En l’espèce, la société demanderesse ne démontre ni l’existence d’un risque d’inexécution particulier, ni des circonstances spécifiques justifiant le recours à une telle mesure.
La condamnation porte sur le paiement d’une somme d’argent, assortie des intérêts légaux, mesure suffisante pour inciter le débiteur à s’exécuter.
En conséquence, le tribunal déboutera la société [X] [J] de sa demande d’astreinte.
Sur la demande au titre de l’article D.441-5 du Code de commerce
L’article D.441-5 du Code de commerce prévoit que « tout retard de paiement donne lieu de plein droit à une indemnité forfaitaire pour frais de recouvrement ».
Les éléments produits par la société demanderesse ne sont pas exploitables et ne permettent pas d’identifier les factures concernées, leur nombre, leur date d’exigibilité et la réalité des retards invoqués.
Le tribunal déboutera, la société [X] [J] de sa demande fondée sur l’article D.441-5 pour un montant de 240€.
Sur la demande reconventionnelle de la société [V] au titre de la concurrence déloyale
La société [V] sollicite la condamnation de la société [X] [J] au paiement de 180 000 € pour concurrence déloyale.
La responsabilité pour concurrence déloyale suppose, sur le fondement de l’article 1240 du Code civil, lequel dispose que « tout fait quelconque de l’homme, qui cause à autrui un dommage, oblige celui par la faute duquel il est arrivé à le réparer », la démonstration d’une faute, d’un préjudice certain et d’un lien de causalité direct.
En l’espèce, la société [V] ne produit aucun élément précis permettant d’établir la faute alléguée, la réalité du préjudice ou le lien de causalité entre les faits dénoncés et la baisse de chiffre d’affaires alléguée.
Le tribunal déboutera la société [V] de sa demande reconventionnelle à hauteur de 180 000€.
Sur les dépens
Attendu que la société [V] est la partie qui succombe principalement dans la présente instance,
le Tribunal la condamnera aux entiers dépens.
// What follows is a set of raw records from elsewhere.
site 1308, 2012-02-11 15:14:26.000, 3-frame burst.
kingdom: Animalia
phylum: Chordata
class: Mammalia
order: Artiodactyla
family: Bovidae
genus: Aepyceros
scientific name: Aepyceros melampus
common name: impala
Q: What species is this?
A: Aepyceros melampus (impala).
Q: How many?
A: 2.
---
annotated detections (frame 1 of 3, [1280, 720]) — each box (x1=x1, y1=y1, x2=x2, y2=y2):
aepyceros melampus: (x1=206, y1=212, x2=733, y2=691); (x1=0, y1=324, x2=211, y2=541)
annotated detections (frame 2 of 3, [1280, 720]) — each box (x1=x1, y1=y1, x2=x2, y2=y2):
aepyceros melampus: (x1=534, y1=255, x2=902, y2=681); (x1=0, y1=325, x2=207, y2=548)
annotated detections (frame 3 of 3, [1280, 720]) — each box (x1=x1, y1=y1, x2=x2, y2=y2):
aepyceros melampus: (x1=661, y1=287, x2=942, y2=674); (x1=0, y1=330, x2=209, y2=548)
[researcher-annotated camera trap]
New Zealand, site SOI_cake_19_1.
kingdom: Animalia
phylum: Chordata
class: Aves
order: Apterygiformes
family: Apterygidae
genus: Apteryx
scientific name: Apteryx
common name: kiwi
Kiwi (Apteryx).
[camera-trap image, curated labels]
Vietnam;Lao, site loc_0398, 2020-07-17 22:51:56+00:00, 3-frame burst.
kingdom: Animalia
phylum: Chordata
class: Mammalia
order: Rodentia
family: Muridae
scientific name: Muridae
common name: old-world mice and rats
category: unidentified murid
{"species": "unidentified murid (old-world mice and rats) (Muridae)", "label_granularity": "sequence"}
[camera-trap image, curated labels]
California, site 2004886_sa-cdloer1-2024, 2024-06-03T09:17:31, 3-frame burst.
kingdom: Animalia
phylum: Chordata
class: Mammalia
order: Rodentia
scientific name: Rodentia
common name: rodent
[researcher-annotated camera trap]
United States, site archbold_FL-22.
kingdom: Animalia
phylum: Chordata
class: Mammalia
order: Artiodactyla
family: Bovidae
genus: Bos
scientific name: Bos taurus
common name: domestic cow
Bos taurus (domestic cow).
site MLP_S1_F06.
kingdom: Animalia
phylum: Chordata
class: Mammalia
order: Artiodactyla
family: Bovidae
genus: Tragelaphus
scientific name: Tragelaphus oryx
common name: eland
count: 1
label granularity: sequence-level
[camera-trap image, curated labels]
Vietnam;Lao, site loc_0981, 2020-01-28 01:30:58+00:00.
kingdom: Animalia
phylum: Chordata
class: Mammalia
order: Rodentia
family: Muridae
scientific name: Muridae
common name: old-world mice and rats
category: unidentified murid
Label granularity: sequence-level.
Sur l’article 700 du code de procédure civile
En application de l’article 700 du Code de procédure civile, il y a lieu de condamner la société [V] à verser à [X] [J] la somme de 1 500 €.
PAR CES MOTIFS
Le Tribunal, statuant par jugement contradictoire, en premier ressort prononcé par mise à disposition au greffe,
* CONDAMNE la société [V] à payer à [T] DENTAL [J] la somme de 72 377,32 €, avec intérêts au taux légal à compter du 3 octobre 2023 ;
* DÉBOUTE la société [X] [J] de sa demande de dommages et intérêts à hauteur de 15 000€;
* DÉBOUTE la société [X] [J] de sa demande d’astreinte ;
* DÉBOUTE la société [X] [J] de sa demande au titre de l’article
D.441-5 du Code de commerce pour un montant de 240€;
* DÉBOUTE la société [V] de sa demande reconventionnelle à hauteur de 180 000€;
* CONDAMNE la société [V] aux entiers dépens ;
* CONDAMNE la société [V] à verser à [X] [J] la somme de 1 500 € au titre de l’article 700 du Code de procédure civile.
* LIQUIDE les dépens à recouvrer par le greffe à la somme de 70,91 euros TTC (dont 11,60 euros de TVA).
La Minute est signée électroniquement par M. Philippe CHIORRA, Président et par M. Edouard GRARDEL Commis Assermenté.